Hi, Fahim,
Asher, my good friend, what if your firstborn had been a ' daughter '? Would you have been sad? Not having someone to carry your name...your lineage?
I have two children, both female. When it became clear that this was the extent of my offspring, someone asked, "Aren't you sad that your fine old Scottish name will now die out?"
I paid no attention to the notion.
But it turned out that my eldest daughter married a Graham (and took that name) and my younger daughter married a McCallum (and took that name).
And I have only one grandchild, a granddaughter, a Graham.
Yet no one suggested "mourning" for the extinction of my first wife's name, of Ukrainian origin, when we married and she took my name (although her brother, still alive. still carries it, as do his two sons).

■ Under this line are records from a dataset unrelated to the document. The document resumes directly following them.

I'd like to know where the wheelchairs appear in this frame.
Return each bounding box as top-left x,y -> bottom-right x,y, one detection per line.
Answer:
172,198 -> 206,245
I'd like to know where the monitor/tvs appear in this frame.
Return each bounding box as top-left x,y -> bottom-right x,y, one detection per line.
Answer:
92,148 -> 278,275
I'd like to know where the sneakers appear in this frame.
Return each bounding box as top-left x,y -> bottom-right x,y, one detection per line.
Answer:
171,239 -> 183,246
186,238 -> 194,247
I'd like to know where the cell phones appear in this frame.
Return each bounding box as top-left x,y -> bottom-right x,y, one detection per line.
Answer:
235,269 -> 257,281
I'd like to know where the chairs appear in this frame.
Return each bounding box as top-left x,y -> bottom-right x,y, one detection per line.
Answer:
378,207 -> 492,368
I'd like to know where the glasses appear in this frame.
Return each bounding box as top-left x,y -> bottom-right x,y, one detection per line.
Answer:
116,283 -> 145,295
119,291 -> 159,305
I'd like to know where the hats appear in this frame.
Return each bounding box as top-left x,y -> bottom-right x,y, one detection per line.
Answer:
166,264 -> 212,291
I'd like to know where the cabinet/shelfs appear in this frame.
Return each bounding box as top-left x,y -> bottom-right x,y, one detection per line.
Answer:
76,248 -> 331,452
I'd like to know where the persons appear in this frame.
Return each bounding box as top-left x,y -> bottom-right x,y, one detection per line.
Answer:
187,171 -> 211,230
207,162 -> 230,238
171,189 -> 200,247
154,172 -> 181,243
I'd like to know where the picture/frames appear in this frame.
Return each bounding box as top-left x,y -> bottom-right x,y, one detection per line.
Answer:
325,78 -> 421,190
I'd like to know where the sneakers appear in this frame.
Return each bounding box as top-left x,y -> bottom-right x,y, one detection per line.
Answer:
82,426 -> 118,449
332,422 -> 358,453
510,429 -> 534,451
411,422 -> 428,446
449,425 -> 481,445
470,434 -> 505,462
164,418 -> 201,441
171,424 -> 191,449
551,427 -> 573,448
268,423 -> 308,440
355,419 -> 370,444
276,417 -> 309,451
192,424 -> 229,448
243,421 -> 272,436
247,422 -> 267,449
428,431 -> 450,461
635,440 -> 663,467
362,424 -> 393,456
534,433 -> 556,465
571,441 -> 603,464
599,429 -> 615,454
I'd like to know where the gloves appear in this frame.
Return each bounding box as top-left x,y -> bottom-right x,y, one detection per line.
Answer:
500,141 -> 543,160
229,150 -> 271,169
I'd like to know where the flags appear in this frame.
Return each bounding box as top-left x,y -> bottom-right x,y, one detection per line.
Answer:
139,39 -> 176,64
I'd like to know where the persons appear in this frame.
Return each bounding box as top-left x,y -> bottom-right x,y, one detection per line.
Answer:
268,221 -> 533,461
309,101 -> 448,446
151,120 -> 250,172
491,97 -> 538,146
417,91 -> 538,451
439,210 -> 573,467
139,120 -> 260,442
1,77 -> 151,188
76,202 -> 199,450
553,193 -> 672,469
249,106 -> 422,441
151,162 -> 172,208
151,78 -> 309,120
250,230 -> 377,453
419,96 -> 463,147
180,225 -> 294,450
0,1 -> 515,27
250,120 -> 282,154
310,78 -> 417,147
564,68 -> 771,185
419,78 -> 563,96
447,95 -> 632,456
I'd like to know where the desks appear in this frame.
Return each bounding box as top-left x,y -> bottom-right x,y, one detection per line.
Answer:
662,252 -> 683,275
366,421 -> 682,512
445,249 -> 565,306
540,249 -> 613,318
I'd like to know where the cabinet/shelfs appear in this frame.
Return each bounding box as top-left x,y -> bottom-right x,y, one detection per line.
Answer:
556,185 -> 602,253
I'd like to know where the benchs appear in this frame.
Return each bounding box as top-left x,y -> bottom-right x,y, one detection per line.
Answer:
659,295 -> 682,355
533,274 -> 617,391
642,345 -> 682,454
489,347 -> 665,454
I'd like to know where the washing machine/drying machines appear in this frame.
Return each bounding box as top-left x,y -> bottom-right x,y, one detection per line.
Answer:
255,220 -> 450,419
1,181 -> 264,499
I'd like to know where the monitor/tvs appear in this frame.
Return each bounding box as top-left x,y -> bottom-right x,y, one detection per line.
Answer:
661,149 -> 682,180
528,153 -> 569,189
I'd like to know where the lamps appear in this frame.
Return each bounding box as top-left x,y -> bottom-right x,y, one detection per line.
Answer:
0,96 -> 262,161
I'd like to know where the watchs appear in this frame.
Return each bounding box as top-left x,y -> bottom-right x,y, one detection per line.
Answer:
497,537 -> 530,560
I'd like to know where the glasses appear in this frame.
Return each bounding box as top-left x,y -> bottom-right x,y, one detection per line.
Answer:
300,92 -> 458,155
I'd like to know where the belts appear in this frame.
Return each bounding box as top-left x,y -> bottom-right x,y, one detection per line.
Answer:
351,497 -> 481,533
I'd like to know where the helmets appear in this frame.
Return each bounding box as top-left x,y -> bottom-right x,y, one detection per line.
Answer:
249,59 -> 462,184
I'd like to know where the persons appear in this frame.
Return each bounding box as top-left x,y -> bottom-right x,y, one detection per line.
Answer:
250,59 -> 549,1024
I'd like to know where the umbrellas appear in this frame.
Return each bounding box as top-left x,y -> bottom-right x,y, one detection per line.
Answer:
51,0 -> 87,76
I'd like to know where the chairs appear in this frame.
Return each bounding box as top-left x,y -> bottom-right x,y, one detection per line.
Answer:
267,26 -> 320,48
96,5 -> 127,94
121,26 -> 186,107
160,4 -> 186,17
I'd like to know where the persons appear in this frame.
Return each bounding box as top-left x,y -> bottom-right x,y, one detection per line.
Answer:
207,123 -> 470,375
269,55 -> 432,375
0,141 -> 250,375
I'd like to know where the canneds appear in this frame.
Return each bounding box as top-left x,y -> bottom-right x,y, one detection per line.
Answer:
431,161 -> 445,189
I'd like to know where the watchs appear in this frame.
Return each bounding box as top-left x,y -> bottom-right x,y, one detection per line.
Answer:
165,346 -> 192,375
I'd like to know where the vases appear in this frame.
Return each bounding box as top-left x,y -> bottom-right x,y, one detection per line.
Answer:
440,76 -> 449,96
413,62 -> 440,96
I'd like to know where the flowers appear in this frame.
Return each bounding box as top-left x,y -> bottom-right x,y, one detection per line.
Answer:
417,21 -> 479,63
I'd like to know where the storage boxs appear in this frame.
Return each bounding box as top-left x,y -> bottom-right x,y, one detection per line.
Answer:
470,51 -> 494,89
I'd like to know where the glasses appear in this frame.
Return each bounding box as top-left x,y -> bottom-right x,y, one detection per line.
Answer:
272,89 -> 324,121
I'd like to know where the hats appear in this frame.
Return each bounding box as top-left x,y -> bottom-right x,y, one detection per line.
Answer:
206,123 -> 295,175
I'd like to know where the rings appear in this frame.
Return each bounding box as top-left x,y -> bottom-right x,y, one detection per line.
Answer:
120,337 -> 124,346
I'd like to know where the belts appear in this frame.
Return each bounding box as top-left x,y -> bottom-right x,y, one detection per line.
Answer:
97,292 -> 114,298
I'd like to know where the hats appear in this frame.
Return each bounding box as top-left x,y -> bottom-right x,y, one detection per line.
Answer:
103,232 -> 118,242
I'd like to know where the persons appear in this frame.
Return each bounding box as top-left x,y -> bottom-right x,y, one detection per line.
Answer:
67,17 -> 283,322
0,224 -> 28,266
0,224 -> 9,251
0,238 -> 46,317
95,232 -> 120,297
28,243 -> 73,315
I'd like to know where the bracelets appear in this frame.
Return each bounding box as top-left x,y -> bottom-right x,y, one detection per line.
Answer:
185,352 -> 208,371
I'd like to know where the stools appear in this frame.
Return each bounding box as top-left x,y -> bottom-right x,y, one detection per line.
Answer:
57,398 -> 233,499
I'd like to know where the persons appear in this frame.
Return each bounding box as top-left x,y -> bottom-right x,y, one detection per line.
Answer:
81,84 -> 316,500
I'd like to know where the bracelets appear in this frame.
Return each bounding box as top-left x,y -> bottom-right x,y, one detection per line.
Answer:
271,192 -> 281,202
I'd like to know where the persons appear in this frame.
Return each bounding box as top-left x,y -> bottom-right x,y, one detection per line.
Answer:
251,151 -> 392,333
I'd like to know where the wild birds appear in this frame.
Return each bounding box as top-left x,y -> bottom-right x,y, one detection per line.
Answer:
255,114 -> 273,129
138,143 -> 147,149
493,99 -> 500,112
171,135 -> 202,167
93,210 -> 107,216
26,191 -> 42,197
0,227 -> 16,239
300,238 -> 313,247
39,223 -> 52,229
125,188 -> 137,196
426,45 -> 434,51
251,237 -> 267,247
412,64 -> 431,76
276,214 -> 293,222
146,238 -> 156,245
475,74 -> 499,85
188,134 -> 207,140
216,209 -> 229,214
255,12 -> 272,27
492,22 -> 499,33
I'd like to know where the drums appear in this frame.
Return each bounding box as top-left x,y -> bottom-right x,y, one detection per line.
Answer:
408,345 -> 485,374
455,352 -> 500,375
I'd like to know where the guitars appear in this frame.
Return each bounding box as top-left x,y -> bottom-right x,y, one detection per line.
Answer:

And no one suggested mourning for the extinction of the Hungarian name of my first wife's maternal grandmother.
And so forth. This is all an arbitrary creature of the typical (but not universal) Western traditions of naming.
But for example it is easy to draw a gigantic contrast with the practice of Iceland, in which the "last name" is normally either a gender-inflected patronymic or matronymic - derived from the first name of one of the parents. Thus "family names" do not really exist.
Then, entirely separate from the matter of family names, is the matter Asher alluded two, in that in certain "cultures", the inheritance of the cultural identity is (officially) through one gender of ancestor or the other. Among the Cherokee, clan membership is passed through the female line.
Yet of course one's "legacy" does not attach to something as arbitrary as a "family" name.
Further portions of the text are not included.